こうした出来事がなぜ“黙殺”されているのか、そしてぼくら一般人ができることはないか、ウアネス氏がNarinari.comのインタビューに答えてくれたのだ。

――なぜ報道されないのか
「日本で取り上げられる海外の報道は、例えばイラクやアフガニスタンのような規模が大きく政治的なものに集中してしまい、人道問題に関するニュースへの関心は高まっているとはいえまだ低い。世界的にもそうだが、政府の意向に沿った報道が多いのは否めず、日本は米国の政治的な視点でメディアが取り上げてしまうからではないだろうか」

――メディアはどうあるべきか
「本来ならつらい状況に置かれている人を報道すべきだが、実際は20年前から政治的介入によって荒廃した地域のことばかりを繰り返し取り上げている。

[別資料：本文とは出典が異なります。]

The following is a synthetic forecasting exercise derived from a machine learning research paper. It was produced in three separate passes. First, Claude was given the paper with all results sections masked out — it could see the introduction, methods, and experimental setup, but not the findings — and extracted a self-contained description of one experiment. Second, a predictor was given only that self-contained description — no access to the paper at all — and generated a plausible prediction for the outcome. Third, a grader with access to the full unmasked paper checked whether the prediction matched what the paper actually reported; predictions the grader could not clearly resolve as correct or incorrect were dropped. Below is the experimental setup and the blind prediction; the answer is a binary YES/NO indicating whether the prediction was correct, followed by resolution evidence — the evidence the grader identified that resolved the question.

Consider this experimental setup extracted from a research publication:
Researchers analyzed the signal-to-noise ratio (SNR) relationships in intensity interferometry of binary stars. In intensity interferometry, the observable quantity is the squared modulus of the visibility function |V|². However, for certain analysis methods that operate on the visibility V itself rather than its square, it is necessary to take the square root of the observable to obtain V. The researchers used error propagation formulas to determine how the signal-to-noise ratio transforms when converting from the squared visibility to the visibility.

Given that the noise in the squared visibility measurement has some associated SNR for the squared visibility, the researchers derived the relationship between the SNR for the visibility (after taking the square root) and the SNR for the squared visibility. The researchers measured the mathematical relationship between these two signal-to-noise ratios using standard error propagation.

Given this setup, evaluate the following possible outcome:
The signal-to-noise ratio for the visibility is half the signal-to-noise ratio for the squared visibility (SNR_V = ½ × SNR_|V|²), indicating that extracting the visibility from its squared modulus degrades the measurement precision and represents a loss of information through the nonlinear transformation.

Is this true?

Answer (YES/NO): NO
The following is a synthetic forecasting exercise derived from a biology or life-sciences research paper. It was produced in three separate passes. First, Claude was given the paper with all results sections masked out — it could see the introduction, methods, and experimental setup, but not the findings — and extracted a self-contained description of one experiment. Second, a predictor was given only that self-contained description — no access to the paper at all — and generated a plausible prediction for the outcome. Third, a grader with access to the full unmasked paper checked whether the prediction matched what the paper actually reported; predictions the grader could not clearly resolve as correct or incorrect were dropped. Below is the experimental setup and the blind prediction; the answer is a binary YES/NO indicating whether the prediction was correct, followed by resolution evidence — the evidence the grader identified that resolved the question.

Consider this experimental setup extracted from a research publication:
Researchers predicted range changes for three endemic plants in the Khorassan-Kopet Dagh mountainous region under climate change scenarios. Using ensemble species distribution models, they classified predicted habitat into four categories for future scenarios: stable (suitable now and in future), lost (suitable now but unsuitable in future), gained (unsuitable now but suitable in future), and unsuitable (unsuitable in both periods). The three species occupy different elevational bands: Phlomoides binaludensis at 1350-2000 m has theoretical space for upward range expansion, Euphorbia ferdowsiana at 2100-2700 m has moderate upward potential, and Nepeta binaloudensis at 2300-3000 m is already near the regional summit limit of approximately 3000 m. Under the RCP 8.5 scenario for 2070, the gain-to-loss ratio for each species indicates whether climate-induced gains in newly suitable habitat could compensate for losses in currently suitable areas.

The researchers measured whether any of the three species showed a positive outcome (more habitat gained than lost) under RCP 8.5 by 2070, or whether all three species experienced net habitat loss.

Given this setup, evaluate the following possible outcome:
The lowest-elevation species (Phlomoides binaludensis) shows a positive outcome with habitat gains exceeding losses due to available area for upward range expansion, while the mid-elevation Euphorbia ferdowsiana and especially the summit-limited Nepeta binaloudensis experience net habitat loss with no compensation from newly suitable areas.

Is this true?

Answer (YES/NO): NO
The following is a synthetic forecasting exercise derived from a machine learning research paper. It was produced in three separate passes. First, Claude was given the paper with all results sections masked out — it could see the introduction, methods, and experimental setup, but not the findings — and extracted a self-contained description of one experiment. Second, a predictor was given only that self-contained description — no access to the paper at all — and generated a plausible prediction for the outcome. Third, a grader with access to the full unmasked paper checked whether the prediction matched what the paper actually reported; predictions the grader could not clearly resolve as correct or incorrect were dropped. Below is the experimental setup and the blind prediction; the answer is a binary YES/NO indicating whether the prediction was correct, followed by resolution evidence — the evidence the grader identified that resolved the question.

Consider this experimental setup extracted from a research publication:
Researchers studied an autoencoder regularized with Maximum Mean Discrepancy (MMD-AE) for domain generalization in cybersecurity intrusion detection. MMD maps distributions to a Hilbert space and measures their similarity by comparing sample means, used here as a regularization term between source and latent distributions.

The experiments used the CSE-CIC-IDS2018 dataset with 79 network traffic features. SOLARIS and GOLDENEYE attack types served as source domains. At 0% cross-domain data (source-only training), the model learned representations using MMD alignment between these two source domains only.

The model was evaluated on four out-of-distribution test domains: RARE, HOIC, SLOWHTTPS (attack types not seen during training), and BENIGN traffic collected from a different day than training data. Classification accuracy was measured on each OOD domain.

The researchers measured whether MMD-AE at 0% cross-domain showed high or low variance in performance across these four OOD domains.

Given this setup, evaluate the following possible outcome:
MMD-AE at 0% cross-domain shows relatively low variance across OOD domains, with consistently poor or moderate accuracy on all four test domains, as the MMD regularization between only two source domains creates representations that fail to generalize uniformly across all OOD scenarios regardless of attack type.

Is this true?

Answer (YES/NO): NO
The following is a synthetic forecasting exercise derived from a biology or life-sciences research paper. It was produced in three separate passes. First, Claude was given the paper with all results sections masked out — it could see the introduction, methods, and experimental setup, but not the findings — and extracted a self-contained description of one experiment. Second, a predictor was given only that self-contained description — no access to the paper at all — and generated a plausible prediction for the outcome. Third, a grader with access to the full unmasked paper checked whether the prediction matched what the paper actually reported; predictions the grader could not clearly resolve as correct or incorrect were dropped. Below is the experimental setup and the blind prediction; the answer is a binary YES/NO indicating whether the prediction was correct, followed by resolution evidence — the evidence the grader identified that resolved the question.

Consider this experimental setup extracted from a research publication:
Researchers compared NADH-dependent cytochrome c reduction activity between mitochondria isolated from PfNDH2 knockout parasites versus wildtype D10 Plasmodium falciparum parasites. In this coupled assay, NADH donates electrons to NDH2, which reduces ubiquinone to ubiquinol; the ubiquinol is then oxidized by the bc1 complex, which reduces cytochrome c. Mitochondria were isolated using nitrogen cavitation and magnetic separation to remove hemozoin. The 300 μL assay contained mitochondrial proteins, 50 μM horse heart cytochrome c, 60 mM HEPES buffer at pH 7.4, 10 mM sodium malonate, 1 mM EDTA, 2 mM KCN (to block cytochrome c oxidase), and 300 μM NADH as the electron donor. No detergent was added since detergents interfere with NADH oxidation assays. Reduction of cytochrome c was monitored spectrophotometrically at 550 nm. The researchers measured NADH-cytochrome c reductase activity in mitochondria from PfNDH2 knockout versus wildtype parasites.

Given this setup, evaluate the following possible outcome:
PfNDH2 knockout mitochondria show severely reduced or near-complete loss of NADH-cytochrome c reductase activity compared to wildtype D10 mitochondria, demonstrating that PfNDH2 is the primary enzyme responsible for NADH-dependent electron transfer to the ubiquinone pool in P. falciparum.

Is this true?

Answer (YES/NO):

人道問題にももっと目を向けることが、メディアやジャーナリストの責務だろう」

――われわれ一般人ができることはあるか
「一般の人が興味を持つことによって、メディアが取り上げやすくなる。世界で何が起きているのかを知り、話し合い、新たな情報をメディアに求めていくことでさらに世間の認知度が高まっていくと思う」

昨年、紆余曲折を経て日本でも公開された映画「ホテル・ルワンダ」によって、1990年代にルワンダで起きた内戦や虐殺が話題になったのだけど、ぼくら一人一人の意識の高まりが、マスコミの在り方を変え、ひいてはこうした内戦を未然に防ぐことになるのかもしれない。内戦に対する考え方はさまざまだけど、いずれにせよこうした現状を「知る」、そして「知らせる」ということはとても大切なことだと思うのだ。